Rare disease drug programs are built on a foundational assumption: that enough patients exist to justify the investment. When the published prevalence for your disease is 1 in 200,000, that number flows into every downstream decision: enrollment targets, commercial forecasts, orphan designation filings, investor models, and payer negotiations. If that number is wrong, the risk compounds across every stage of the program.
Proving population viability is the highest-stakes evidence problem in rare disease development. The evidence to solve it is already in the literature.
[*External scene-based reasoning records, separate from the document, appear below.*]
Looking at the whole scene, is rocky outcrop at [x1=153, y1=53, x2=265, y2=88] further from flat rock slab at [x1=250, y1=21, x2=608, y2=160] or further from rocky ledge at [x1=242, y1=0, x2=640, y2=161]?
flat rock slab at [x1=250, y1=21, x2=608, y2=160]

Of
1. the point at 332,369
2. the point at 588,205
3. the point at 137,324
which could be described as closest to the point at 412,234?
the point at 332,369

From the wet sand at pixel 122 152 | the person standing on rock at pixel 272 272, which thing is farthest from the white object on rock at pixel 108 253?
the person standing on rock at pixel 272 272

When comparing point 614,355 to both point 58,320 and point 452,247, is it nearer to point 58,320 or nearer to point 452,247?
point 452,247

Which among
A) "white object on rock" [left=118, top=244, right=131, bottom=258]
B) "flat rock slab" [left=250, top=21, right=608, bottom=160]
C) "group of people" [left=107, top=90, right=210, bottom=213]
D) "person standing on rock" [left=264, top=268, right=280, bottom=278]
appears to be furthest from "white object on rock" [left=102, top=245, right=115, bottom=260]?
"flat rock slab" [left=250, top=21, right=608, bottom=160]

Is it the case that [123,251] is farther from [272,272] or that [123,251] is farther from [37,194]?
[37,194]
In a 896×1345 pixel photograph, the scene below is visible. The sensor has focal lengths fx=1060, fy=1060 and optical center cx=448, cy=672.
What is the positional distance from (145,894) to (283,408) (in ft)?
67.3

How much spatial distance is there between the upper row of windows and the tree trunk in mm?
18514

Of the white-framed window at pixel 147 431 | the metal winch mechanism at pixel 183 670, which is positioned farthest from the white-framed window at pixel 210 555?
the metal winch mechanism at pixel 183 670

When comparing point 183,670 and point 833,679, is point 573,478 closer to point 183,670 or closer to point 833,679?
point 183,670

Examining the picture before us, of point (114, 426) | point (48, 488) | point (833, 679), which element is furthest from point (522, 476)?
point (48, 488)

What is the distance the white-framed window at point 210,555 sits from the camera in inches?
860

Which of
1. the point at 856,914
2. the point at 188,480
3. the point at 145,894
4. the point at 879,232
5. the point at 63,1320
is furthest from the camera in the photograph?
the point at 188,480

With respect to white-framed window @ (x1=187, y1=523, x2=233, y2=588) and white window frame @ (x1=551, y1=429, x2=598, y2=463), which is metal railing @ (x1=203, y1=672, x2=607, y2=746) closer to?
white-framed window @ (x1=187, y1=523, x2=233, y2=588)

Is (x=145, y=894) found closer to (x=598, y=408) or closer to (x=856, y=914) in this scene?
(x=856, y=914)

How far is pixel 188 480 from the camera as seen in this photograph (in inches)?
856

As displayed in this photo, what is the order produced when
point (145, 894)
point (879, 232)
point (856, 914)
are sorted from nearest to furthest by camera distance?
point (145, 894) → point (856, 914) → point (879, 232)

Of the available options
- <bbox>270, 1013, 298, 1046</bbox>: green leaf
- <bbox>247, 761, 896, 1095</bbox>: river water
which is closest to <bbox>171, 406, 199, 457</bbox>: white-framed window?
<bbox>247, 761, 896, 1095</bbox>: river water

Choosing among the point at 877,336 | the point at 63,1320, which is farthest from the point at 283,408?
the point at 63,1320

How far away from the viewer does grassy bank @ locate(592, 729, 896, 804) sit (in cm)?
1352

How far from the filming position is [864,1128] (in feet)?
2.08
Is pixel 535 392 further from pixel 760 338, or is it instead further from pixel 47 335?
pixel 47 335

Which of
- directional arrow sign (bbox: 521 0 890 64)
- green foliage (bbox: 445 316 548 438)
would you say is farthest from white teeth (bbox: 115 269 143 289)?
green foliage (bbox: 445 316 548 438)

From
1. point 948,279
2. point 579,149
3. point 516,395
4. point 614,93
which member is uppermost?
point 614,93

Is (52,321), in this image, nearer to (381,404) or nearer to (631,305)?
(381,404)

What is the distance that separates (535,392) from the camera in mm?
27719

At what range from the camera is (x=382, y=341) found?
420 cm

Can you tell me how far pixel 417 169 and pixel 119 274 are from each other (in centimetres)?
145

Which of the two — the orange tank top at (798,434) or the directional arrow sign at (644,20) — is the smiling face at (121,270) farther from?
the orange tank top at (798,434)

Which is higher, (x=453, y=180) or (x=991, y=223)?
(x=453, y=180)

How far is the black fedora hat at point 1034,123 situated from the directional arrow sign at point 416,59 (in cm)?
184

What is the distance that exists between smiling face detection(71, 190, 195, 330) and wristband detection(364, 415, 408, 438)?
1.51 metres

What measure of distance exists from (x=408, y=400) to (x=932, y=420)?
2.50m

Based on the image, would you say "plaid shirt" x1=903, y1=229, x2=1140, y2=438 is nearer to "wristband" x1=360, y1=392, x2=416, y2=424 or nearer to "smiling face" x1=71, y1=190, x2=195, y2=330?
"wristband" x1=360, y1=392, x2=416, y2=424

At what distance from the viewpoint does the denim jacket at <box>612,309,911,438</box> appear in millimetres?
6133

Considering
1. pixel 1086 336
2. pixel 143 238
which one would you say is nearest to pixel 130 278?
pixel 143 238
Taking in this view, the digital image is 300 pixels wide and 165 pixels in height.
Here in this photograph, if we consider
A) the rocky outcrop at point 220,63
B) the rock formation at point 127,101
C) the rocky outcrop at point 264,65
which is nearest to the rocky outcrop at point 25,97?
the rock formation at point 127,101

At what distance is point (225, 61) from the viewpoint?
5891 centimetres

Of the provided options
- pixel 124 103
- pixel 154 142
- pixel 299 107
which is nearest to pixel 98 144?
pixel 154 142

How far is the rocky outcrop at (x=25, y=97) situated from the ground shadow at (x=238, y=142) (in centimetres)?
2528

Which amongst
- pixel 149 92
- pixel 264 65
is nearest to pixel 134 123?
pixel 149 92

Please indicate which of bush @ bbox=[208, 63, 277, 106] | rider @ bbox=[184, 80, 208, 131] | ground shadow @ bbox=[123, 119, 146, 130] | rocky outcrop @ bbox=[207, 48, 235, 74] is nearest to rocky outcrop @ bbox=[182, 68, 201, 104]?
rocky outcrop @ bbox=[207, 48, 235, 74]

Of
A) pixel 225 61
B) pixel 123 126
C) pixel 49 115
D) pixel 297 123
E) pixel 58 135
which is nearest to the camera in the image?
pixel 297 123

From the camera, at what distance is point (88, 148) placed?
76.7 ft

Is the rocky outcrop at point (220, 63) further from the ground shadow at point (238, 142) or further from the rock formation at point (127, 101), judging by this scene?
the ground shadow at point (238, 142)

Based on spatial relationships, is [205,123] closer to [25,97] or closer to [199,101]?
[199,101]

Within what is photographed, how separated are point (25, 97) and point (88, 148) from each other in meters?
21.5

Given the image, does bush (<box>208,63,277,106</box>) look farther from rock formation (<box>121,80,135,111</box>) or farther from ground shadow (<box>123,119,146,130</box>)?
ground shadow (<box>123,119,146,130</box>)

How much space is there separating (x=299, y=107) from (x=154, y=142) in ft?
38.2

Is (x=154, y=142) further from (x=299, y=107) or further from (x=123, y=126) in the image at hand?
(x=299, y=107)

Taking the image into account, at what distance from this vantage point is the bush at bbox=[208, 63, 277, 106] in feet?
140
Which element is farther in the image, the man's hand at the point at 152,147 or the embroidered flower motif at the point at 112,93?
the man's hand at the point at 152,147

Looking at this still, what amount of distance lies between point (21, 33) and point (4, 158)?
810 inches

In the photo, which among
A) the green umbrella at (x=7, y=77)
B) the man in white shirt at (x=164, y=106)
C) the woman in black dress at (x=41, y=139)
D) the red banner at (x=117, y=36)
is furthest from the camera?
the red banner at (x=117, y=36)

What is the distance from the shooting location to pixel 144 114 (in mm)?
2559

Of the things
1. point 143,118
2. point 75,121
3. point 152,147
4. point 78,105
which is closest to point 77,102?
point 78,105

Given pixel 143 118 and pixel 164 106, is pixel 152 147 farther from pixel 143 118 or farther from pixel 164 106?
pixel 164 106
The challenge is making it visible.
This case study documents how Genomenon worked with Inozyme Pharma to build a comprehensive evidence base for ENPP1 deficiency using published biomedical literature. The Genomenon team applied AI-powered search and expert curation to identify 154 patients (including 63 found only in published literature, not registries), evaluate 85 pathogenic and likely pathogenic variants, and build a Bayesian genetic prevalence estimate that was subsequently published in peer-reviewed literature. Clinical heterogeneity across presentations was documented at the patient level, including cardiovascular complications in later-onset cases.
The result: a 3.1x increase in research-backed prevalence (from 1 in 200,000 to 1 in 64,000 pregnancies), reshaping enrollment targets, commercial models, and the scientific foundation for the ENPP1 program.